Can this loop work with agents other than Claude Code?

Yes. The capture-store-retrieve-inject pattern is architecture-agnostic. It works with LangChain agents, CrewAI workflows, or any other agentic system that accepts a system prompt. The MindStudio Agent Skills Plugin supports Claude Code, LangChain, and custom agents as first-class targets.

How do I prevent learnings from drifting toward overconfidence?

Overconfidence happens when successful runs keep reinforcing the same approach without capturing the conditions that made it work. Guard against this by including input_summary in every learning — so retrieval can distinguish “this worked for a 200-line module” from “this worked for a 5,000-line module.” Keep confidence scores tied to specific task conditions rather than broad task categories.

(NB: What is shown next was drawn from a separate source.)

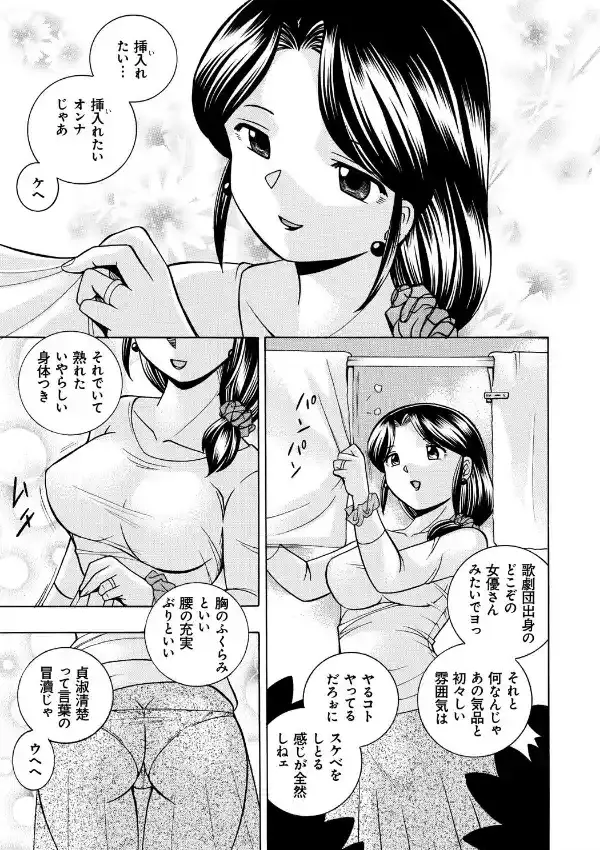 人妻雪絵〜喉腰悦落園〜3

For project-specific skills, a shared store works well — everyone’s runs contribute to a richer operational picture. For general-purpose skills deployed across different projects, use per-project stores to avoid cross-contamination. If you’re using MindStudio’s workflow-backed storage, scoping a store by project is a single filter condition in the workflow logic.

Key Takeaways

A learnings loop instruments your Claude Code skill to automatically capture structured observations after each run, then inject relevant ones at the start of future runs — no manual eval cycles required.
The four components are: capture (post-run extraction via Claude), store (JSONL, SQLite, or vector DB), retrieve (filtered or semantic search), and inject (formatted system context).
Keep learning records concise — under 200 characters per text field — and limit injection to 5 records and 500 tokens per run.
Handle noise proactively: supersede contradictory learnings, apply age-based confidence decay, and monitor your outcome distribution.
A human_confirmed boolean on each learning, collected via a simple post-run question, significantly improves retrieval quality over time.
MindStudio’s Agent Skills Plugin lets you offload storage and retrieval infrastructure to a visual workflow, keeping your skill code minimal while connecting to Airtable, Notion, or any other backing store.

Building this loop once means every Claude workflow run contributes to a growing body of operational knowledge. The skill gets better without anyone having to maintain it manually — which is the whole point of automation in the first place.